Ironically it is those very two examples of Anglo-Saxon slang in close proximity that spring most readily to mind when this column thinks of the individual behind such a travesty.

Of course the Orwellian censorship tool originated in, any guesses? The US. But it will be guaranteed to take off with Bible-bashers and zealots this side of the pond — just like their blatantly bogus election system and even earlier mangling of our national argot.

The app is the nefarious work of Idaho couple Jared and Kirsten Maugham after they claimed their daughter was “left a little sad” by swear words in a book.

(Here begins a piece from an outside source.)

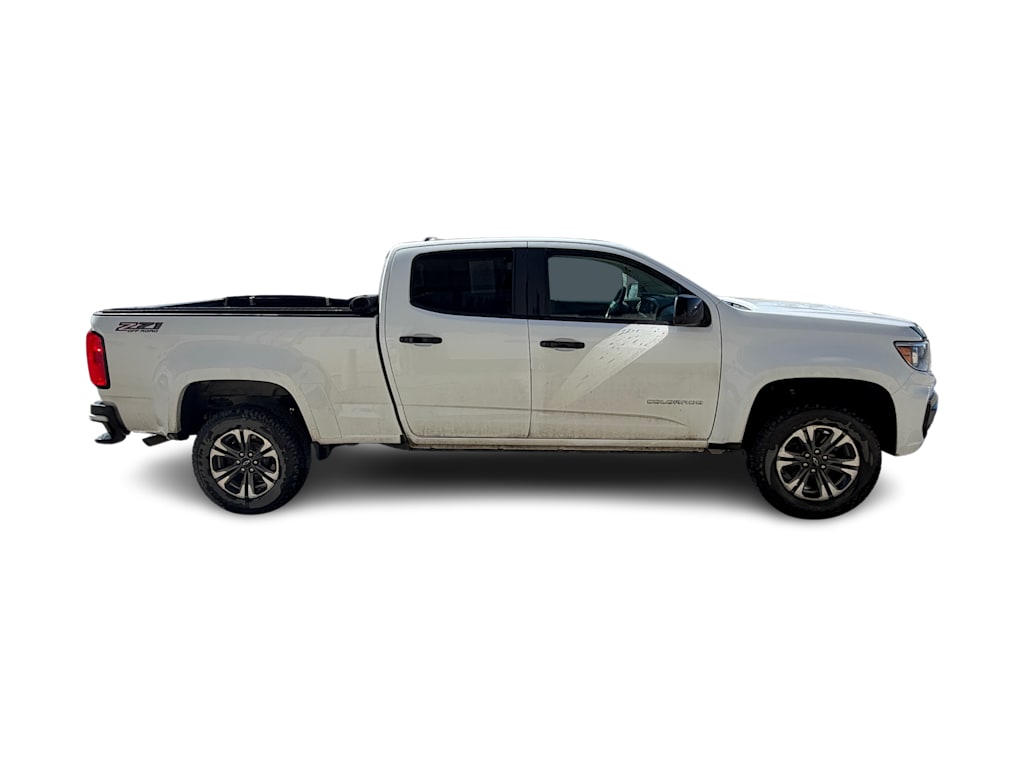 Thumbnail: 2021 Chevrolet Colorado - 11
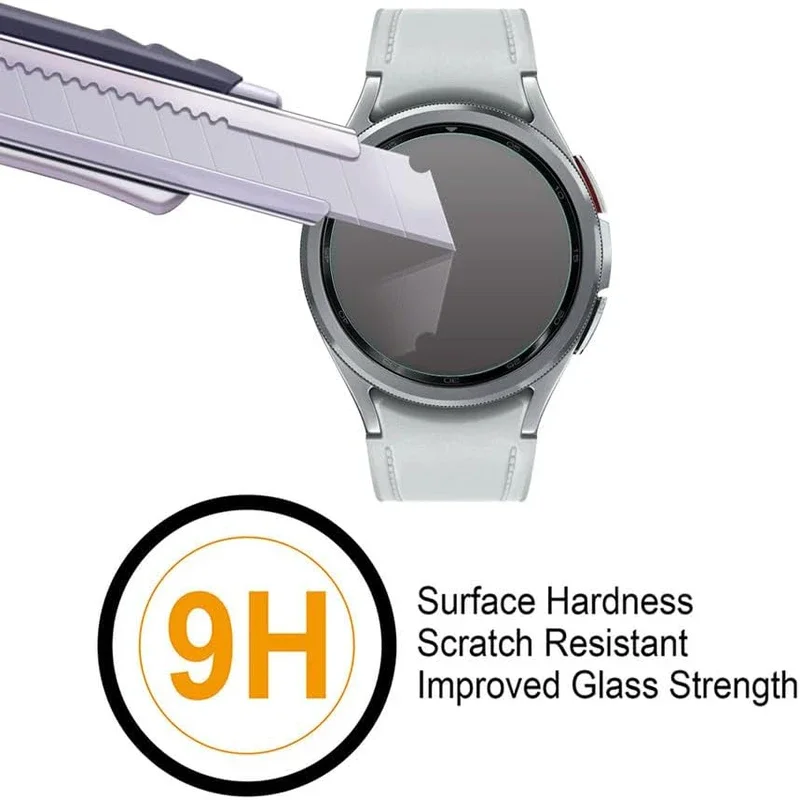 Temperli Cam Samsung Galaxy İz - Accessories For Galaxy Watch 5 incelemesi ve fiyatı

Jesus Christ! Why stop there? Let’s face it, what these petty-minded fascists really want to do is burn any book that offends them. They just haven’t got the guts to say it.

Chicken-shit cowards, the lot of them. Put your money where your mouth is, you whining, whinging wastes of oxygen.

Having said that, however, a useful application for such censorious software immediately springs to mind.
Set it loose on party manifestos … Instead of expunging perceived smut, eradicate falsehood.

Admittedly, the Tory document would end up resembling THAT page from Tristram Shandy — or the CIA torture dossier — but it would be less nauseating.

The Lib Dems’ offering would be a blank page, but then it pretty much is already.

And the title of a certain allegedly left-wing alternative may not find itself on the cover … but it would save a hell of a lot of time.

I seem to recall that when God allegedly sat down to scrawl the 10 commandments he paid rather more attention to cautioning against the telling of falsehoods, as opposed to effing and jeffing.

Honesty among politicians is about as common as altruism amongst bankers.

Much mirth was had by some at the expense of Green Party leader Natalie Bennett when she had her unfortunate “brain-fade” incident on LBC radio recently.

What no-one seemed to point out that that is all George Osborne has had for five years.

Believe me, I know, I’ve had to watch every speech and Budget in that time and not once has he come out with a solid fact or explained how he would pay for any of the proposed measures.

At least Bennett was honest, something Gideon couldn’t do if his life depended on it.

Speaking of which the chancellor got himself into more hot water than Archimedes on bath-night on Tuesday this week when he was accused of misleading a parliamentary committee over the Tories plans for VAT rises.

The Treasury select committee accused Osborne of the worst abuse of select committee protocols ever.

Thus making the committee members among the 1 per cent of the population gullible enough to believe a word he says.

Of course lies come election time are not the sole preserve of the British.

Newly re-elected Israeli Prime Minister Benjamin Netanyahu achieved his surprise victory by blatantly playing to the right-wing and promising no two-state solution.

Like the Tories not so much a re-invention as a revisiting of old policies. Until, that is, hours after he was declared victorious when he had to engage in a spectacularly humiliating row back when it proved that the US was less than happy with the gung-ho, apartheid spirit he’d espoused.

All of which leaves Netanyahu in something of a conundrum. Which of the lies he told can he get away with saying he meant to say and which of them did he “misspeak.”

Think Nigel Farage with a nuclear capability.

The answer of course, as has been all too amply illustrated by our domestic politics, is “depends who’s asking.”